The cross is a handsome and striking erection entirely of Ham Hill stone, standing on a triangular patch of ground at the meeting point of the cross roads in the centre of the village.  Standing, as a whole,

18ft 6ins high, it is situated so as to be viewed favourably from all points of approach.  An octagonal calvary of three steps is surmounted by a square base bearing on two sides the names of the fallen, and suitable inscriptions on the remaining two.  The slender octagonal shaft is surmounted by a cross measuring roughly 2ft in height and breadth, and carved as an exact replica of the Military Cross.

The sides of the base are inscribed in order as follows:  ”To the glory of God and in memory of the men of this village who fell in the Great War, 1914 – 1918.”

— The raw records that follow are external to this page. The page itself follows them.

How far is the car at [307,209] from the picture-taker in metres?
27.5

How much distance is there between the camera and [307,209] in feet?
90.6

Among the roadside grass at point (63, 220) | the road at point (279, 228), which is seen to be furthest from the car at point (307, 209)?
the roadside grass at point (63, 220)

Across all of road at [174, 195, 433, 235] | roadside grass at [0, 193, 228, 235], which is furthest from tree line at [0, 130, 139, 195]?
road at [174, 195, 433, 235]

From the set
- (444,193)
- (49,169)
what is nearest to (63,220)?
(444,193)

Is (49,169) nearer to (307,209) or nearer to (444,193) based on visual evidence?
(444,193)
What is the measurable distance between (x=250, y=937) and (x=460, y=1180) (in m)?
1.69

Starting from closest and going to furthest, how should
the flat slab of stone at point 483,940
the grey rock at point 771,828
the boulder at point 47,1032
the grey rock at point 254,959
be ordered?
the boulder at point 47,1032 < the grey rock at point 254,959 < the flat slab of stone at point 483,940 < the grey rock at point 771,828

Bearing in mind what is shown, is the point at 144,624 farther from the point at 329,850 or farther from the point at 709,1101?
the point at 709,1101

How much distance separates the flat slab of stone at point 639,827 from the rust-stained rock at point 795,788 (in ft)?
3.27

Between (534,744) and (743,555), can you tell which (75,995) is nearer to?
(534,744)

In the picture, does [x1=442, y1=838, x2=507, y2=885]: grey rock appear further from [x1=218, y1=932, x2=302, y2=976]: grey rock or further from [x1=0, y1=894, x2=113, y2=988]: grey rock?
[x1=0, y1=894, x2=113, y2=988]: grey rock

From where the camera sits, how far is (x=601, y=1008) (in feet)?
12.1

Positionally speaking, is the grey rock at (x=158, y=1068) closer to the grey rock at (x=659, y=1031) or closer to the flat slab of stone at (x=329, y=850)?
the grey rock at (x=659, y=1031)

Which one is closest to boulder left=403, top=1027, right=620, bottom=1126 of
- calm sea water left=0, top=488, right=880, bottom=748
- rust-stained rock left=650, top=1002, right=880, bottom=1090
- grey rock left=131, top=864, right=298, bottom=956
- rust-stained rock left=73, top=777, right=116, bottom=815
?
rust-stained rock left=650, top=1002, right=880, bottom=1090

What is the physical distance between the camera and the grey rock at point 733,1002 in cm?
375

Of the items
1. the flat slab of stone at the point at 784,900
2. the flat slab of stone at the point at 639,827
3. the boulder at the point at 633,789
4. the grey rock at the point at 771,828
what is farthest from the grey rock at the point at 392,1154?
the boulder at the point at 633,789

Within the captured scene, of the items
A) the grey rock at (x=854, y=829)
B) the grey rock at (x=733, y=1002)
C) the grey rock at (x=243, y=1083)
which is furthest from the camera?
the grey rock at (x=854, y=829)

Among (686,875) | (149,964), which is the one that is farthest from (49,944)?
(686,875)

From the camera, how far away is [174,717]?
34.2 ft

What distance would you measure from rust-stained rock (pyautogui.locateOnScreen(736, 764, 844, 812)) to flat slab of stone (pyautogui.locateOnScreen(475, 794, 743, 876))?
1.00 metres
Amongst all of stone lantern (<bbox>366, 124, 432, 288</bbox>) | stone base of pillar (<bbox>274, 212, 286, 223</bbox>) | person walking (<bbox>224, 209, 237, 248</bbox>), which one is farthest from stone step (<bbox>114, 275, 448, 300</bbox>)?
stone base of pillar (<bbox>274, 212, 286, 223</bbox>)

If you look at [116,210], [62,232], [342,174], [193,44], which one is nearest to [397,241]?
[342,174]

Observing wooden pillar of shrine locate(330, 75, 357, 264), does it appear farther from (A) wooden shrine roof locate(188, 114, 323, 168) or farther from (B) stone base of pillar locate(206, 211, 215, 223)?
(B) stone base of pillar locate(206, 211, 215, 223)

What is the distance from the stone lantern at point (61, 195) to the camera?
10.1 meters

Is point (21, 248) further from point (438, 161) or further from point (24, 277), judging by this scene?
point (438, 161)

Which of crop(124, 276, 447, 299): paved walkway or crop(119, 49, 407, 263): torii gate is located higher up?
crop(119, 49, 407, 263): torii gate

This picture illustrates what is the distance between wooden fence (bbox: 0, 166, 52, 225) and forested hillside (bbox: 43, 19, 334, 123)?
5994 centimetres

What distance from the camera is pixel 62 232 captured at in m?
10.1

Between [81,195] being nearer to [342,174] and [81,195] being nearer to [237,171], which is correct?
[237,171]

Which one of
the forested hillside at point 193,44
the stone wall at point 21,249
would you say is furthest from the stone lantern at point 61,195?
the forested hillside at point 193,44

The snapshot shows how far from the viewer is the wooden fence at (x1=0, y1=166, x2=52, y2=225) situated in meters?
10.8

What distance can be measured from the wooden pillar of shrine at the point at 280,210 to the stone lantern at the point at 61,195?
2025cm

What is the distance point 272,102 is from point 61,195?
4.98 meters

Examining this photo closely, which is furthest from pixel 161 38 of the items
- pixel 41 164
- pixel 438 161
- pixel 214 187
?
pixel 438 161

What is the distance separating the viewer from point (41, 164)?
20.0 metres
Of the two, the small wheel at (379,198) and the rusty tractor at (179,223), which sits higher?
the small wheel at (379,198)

” ‘Their name liveth for evermore.’ ”  Sec-Lieut W H Hartley, MC,8th Hussars, Pte E J Barber, W Som Yeomanry, Pte F Board, Canadian Expdy Force, Pte S E Bodger, Devon Regt, Pte A G Bowditch, Canadian Expdy Force,  Pte E W Clarke, Royal Fusiliers.”

” ‘At the going down of the sun, and in the morning we will remember them.’ –  the Lord gave, and the Lord hath taken away.  Blessed be the name of the Lord”

” ‘Faithful unto death’ ‘Pte A Cook, Som L I, Pte J Hallett, Som L I, Pte A Harris, Coldsteam Guards.

Pte T Harris, Devon Regt, Pte R Knight, Som L I, Pte A Russell, Som L I, Pte R Trott, Som L I.”

The committee, the architect, the builder, and the whole of the parishioners are heartily to be congratulated on the beautiful erection they have raised to the memory of their loved ones, and the success with which the whole scheme has been carried through.